When the failing process has been determined, you can focus on troubleshooting that particular process.

ServerTasks
If a server is crashing continuously (for example, every five minutes), a useful troubleshooting step is to temporarily remove the ServerTasks= line from the server's Notes.ini file. The server can then be restarted and tasks can be loaded individually to determine which process is causing the crash.

Panic messages
When Domino detects an internal consistency error, or a condition that may lead to corruption of data or some other problem, it immediately calls a subroutine called Panic. This is a special construct used to continually monitor critical parts of the code as it operates. This helps catch problems as early as possible, before they escalate and possibly destroy data. When a panic takes place, it brings the system to a stop (and thus can be considered a controlled crash). Panics generate messages, sometimes in English and sometimes in code (for example: PANIC: 04:3C). You can give this code to Lotus Software Technical Support for further troubleshooting.

Troubleshooting tools

This section reviews some of the troubleshooting tools available to you when you encounter a Domino server crash or hang. Before using any of these tools, be sure to consult the Domino administration documentation. Also, the Domino self-help support page is a good resource for troubleshooting information.

RIP (Domino R5)

A RIP file is generated when a server crashes. This file contains information about what the server was doing when it crashed. It reports any crash on the system, not just ones related to Domino. RIP files are generated only in Domino 5.x. In Domino 6 and later, NSD serves the purpose formerly performed by RIP, and also includes additional capabilities not included in RIP.

For a RIP file to be generated, QNC.EXE needs to be loaded on the Domino server. The QNC.EXE program (often called "quincy") is the default debugger program that ships with Domino. The QNC.EXE program is usually located in the \Domino directory. To enable QNC.EXE, type "qnc –I" at the operating system's command prompt. You can also enable QNC.EXE by typing "qnc nserver" at server launch. If RIP files are not generated when the server crashes, check whether QNC.EXE is enabled. Normally, RIP files get created in the data directory.

NSD (Domino 6 and later)

As mentioned previously, Domino 6 and later provides the NSD feature. This is a file that contains information about the state of the server at the time of a crash. For more information, see the section, "NSD analysis," earlier in this article.

Memory dump (Domino 6 and later)

In Domino 6 and later, you can use the command 「sh memory dump」 on the server console to create a memory dump file. A memory dump contains information on memory currently used by Domino. This is very useful when troubleshooting performance problems and memory leaks. Normally, memory dump files get collected in the data\IBM_TECHNICAL_SUPPORT directory. A memory dump file name includes a time stamp for the time when the NSD was generated. For example:

memory_ [email protected]_50_08.dmp

Note: To record the available memory to a file instead of viewing it on the server console, enter the following server console command: sh memory dump >memory.txt

HTTP request logs

To troubleshoot issues related to Domino Web server crashes and hangs, Lotus Software Technical Support will often ask you to create an HTTP request log. To enable the default settings for request logs, edit the server's Notes.ini file and add the line HTTPEnableThreadDebug=1. This sets HTTP request logging at the default level. (To set the logging level to record more details, see the Domino administration documentation.) You can also enable HTTP request logging dynamically by entering "tell http debug thread on | off" at the Domino server console. With HTTP request logging enabled, Domino creates a series of files with the name htthr*.log. For example: [email protected]

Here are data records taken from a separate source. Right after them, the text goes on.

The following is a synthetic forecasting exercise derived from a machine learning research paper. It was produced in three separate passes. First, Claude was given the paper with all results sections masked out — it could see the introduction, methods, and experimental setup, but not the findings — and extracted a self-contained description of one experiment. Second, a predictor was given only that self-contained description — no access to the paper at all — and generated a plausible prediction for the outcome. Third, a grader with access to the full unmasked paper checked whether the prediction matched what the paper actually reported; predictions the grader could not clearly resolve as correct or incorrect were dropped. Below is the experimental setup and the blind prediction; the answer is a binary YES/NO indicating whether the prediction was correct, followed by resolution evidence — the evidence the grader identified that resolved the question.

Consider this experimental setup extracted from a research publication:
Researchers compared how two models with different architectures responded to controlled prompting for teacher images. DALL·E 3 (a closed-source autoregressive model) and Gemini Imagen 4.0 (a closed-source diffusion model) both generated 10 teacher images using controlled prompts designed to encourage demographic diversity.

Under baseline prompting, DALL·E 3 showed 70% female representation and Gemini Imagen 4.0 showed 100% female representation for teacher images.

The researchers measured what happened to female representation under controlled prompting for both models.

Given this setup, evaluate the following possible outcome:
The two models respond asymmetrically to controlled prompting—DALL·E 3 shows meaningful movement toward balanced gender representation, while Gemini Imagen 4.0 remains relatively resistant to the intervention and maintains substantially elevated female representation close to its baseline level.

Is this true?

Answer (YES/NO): YES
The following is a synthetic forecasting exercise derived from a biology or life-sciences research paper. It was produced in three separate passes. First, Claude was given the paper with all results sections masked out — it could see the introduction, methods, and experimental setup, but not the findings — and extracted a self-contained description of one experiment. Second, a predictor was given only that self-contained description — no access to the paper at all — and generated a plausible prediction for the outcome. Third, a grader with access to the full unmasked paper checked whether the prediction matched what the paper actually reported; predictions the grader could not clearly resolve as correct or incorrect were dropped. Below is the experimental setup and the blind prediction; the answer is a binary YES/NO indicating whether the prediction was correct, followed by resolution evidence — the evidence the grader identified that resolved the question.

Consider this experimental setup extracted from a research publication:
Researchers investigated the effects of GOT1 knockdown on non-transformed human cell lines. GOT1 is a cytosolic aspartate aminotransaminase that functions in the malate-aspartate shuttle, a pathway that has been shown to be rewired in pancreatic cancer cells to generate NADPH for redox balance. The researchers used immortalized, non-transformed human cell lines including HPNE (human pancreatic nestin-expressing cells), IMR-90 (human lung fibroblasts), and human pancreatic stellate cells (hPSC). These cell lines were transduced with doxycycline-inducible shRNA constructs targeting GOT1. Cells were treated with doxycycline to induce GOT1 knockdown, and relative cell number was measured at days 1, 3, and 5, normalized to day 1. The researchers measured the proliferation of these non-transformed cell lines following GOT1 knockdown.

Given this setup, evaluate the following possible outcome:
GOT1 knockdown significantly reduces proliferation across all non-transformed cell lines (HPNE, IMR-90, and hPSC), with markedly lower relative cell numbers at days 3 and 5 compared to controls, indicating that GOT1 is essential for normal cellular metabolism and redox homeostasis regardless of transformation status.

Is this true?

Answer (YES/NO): NO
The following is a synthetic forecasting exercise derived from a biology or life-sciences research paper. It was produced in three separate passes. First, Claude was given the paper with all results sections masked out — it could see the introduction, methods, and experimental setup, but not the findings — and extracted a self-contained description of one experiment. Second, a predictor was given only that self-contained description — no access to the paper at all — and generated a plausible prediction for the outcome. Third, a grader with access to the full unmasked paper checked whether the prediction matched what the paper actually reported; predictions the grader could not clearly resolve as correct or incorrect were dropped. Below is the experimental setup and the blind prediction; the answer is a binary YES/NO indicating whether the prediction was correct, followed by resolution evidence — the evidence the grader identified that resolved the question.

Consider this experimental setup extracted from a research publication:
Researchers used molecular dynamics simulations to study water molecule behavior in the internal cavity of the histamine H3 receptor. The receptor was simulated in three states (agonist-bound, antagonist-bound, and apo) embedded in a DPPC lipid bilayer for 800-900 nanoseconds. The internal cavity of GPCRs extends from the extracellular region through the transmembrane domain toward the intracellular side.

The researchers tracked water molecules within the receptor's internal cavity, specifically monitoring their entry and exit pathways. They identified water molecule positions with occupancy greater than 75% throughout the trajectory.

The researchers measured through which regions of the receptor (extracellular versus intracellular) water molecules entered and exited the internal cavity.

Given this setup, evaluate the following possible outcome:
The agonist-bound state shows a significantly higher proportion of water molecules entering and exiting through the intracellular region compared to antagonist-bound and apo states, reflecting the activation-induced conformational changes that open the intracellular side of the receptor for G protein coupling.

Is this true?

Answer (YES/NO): NO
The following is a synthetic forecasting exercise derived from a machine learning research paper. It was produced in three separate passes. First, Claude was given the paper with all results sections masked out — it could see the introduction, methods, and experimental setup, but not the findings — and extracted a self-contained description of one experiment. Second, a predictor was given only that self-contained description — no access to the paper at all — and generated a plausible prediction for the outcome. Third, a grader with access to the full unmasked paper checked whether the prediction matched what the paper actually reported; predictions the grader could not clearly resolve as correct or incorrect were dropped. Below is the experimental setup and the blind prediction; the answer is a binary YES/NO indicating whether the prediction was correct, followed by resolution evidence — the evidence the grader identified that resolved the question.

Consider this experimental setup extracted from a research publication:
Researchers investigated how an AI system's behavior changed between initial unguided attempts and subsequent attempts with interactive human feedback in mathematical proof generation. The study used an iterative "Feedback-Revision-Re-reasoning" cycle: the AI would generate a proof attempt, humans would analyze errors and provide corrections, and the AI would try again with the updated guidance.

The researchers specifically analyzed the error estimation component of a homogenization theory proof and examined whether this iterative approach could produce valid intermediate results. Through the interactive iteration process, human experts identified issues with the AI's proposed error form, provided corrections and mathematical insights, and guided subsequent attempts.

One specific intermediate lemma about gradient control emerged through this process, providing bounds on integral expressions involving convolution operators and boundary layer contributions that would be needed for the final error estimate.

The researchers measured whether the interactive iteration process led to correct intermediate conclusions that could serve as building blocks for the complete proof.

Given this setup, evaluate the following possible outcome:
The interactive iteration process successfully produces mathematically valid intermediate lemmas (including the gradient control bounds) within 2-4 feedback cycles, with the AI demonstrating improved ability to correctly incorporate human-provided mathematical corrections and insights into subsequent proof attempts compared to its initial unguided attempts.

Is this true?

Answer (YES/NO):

HTTP request logging should be used only for troubleshooting specific issues, and usually at the direction of and with assistance from Lotus Software Technical Support. Do not use request logging for other purposes, such as general administration. These log files grow in size over time, so you should not leave this setting enabled for long periods or you could consume all available drive space.

Automatic Data Collection

Notes/Domino 6.0.1 introduced the automatic diagnostic data collection tool, also known as Automatic Data Collection, or ADC for short. Automatic Data Collection simply means that, when a Notes client or Domino server crashes, the program gathers all the necessary data to debug the crash and sends it to a mail-in database when the client or server restarts. Administrators then have one location per domain in which they can see all the crashes that have occurred for all clients and servers. This will help eliminate the instances where an administrator or user may not be able to capture the proper data on a client or server crash.

Notes.ini settings

To troubleshoot performance and crash issues, you can enable the following Notes.ini debugging parameters:

    * Debug_threadid=1 logs each process and thread ID for each server operation.
    * Debug_show_timeout=1 turns on semaphore timeout messages to the console, and creates a semaphore text file called semdebug.txt.
    * Debug_capture_timeout=10 time stamps each semaphore timeout message.
    * CONSOLE_LOG_ENABLED=1 (Domino 6 and later) enables Domino console logging.

Fault recovery for server crashes

You can set up fault recovery to automatically handle Domino server crashes. When the server crashes, it shuts itself down and then restarts automatically, without any administrator intervention. Domino records crash information in the data directory. When the server restarts, Domino checks to see if it is restarting after a crash. If it is, an email is automatically sent to the person or group in the "Mail Fault Notification to" field.

A fatal error (such as an operating system exception or an internal panic) terminates each Domino process and releases all associated resources. The startup script detects the situation and restarts the server. If you are using multiple server partitions and a failure occurs in a single partition, only that partition is terminated and restarted.

New troubleshooting features in Domino 7

This section briefly discusses some new Domino 7 features that can help you analyze and correct server hangs and crashes.

Domino Domain Monitoring

One of the most significant and useful server maintenance and troubleshooting features in Domino 7 is Domino Domain Monitoring (DDM). This provides one central location for monitoring all the servers in a domain (or multiple domains). DDM uses programs called probes to gather server information from the individual servers, and then report back to a special database (DDM.nsf) where you can view the collected data. This allows you to monitor, analyze, and troubleshoot a large number of servers from a single Domino Administrator console.

Activity Trends

The Activity Trends feature lets you analyze "historical" server data, to help spot trends that can only be identified over an extended period of time. You can review this data to help predict and avoid future issues. This data is collected from the log file (Log.nsf) and the Catalog task, and stored in the Activity Trends database (Activity.nsf). The Activity Trends Collector task processes this data, and produces "trended" data that you can use for charting and resource balancing.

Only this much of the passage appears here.